Some may find it strange that Ganesh would be honored so highly in the land of Krishna, but Ganesh holds a great significance all over India as the God to worship at the beginning of any undertaking, including the worship of other Gods like Krishna! This special status held by Ganesh is the reason why, in many Indian temples, one sees a deity of Ganesh before seeing the primary temple deity.
It is said that the tradition of seeing Ganesh before seeing any other deity stems from a blessing given to him by his father, Lord Shiva, who said:
“You shall be the first one to be worshipped on all occasions and that no one will be worshiped before you, not even Me.
After you are worshiped alone, will anybody else be worshiped.”
Additionally, it was Ganesh who wrote the whole of the Mahabharata as it was narrated to him by the sage Vyasa. It is said that when Ganesh’s pen broke during the dictation, he snapped off one of his own tusks in order to continue writing the great epic. Thus, the scared teachings of Lord Krishna, such as those contained in the Bhagavad Gita, would not have been made available to the literate public were it not for the work of the elephant-headed god.
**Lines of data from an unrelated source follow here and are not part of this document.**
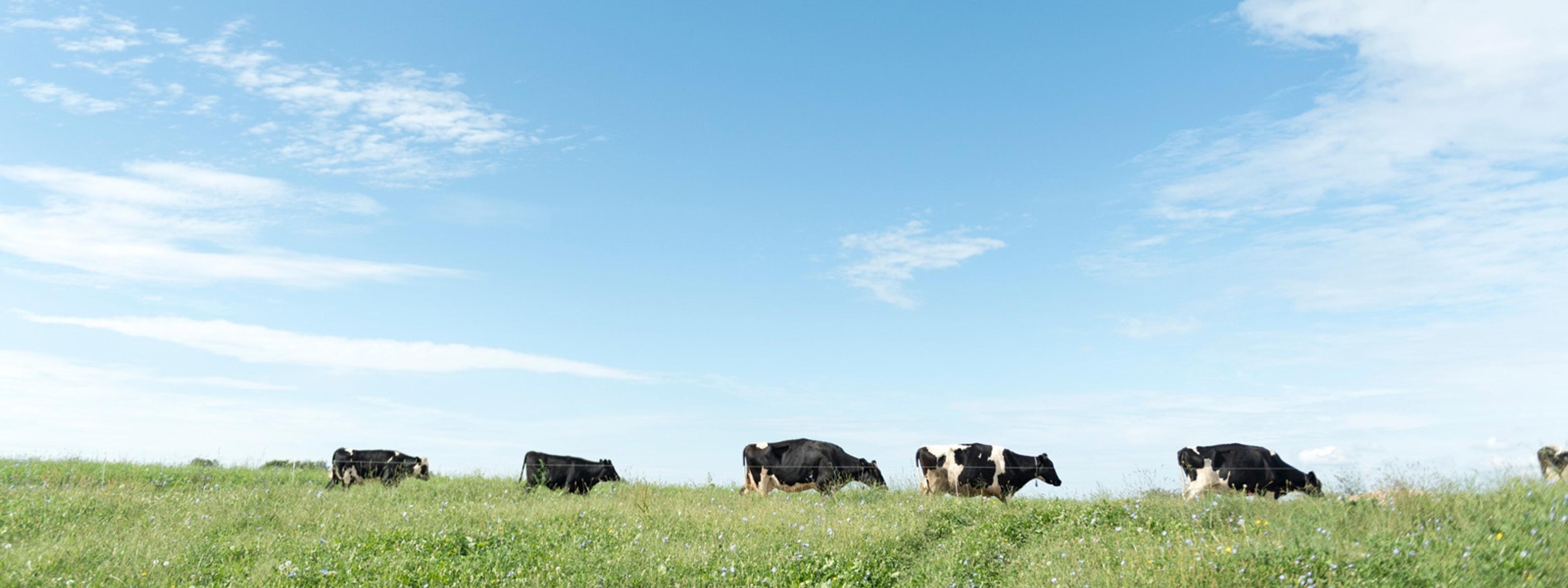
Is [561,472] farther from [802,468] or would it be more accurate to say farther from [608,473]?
[802,468]

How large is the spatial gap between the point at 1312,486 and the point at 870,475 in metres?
9.28

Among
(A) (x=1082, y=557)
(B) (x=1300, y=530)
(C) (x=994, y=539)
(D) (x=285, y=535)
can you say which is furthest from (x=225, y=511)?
(B) (x=1300, y=530)

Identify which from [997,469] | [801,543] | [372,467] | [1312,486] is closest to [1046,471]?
[997,469]

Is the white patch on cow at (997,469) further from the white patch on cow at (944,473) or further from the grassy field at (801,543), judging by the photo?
the grassy field at (801,543)

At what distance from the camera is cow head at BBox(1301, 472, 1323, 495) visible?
17.5 metres

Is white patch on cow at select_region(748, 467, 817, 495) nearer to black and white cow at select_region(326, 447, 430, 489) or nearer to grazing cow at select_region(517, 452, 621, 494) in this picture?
grazing cow at select_region(517, 452, 621, 494)

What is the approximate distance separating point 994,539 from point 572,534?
246 inches

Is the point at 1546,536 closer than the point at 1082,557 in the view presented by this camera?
Yes

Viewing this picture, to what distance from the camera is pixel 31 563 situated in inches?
459

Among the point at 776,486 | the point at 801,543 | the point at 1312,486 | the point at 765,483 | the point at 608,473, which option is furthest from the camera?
the point at 608,473

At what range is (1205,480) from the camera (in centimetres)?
1902

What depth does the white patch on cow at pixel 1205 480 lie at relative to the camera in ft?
62.0

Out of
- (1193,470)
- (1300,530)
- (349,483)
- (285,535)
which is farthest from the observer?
(349,483)

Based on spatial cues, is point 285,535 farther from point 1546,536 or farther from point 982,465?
point 1546,536
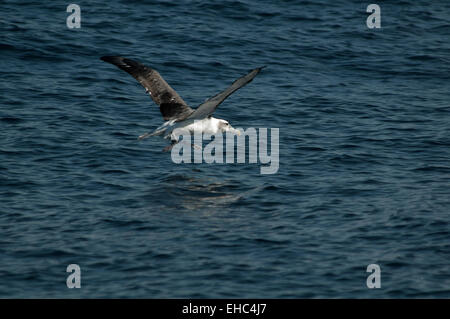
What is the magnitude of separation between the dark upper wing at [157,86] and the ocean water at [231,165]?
4.51 ft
On the occasion of Lord Ganesh’s holiday, Vaisnavacharya Chandan Goswami of Radha Raman Temple advised the people of Vrindavan to take caution when venturing out into the night:
“Please don’t see the moon tonight. Today in all of the temples, deities will not come outside from their deity rooms to give darshan because of the moon.
According to the scriptures, it is prohibited to see the moon on this day. Those who do see it get in trouble by getting a bad name. Once Sri Krishna saw this moon and he was accused of stealing Syamantak Mani (a sacred jewel belonging to the sun god Surya that was said to protect its wearer from any and all natural disasters). No one believed Krishna when He proclaimed his innocence and the rumor circulated everywhere that Krishna killed Prasen in order to take the Syamantak Mani for Himself. Upon hearing this, the mothers of Dwarka warned their children to stay far away from the “thief king.” For the first time in the lila, Lord Balaram also believed in this rumor and left Sri Krishna.
Since then, acharyas have always recommended not to see the moon on this day and have kept their deities far from the moon.”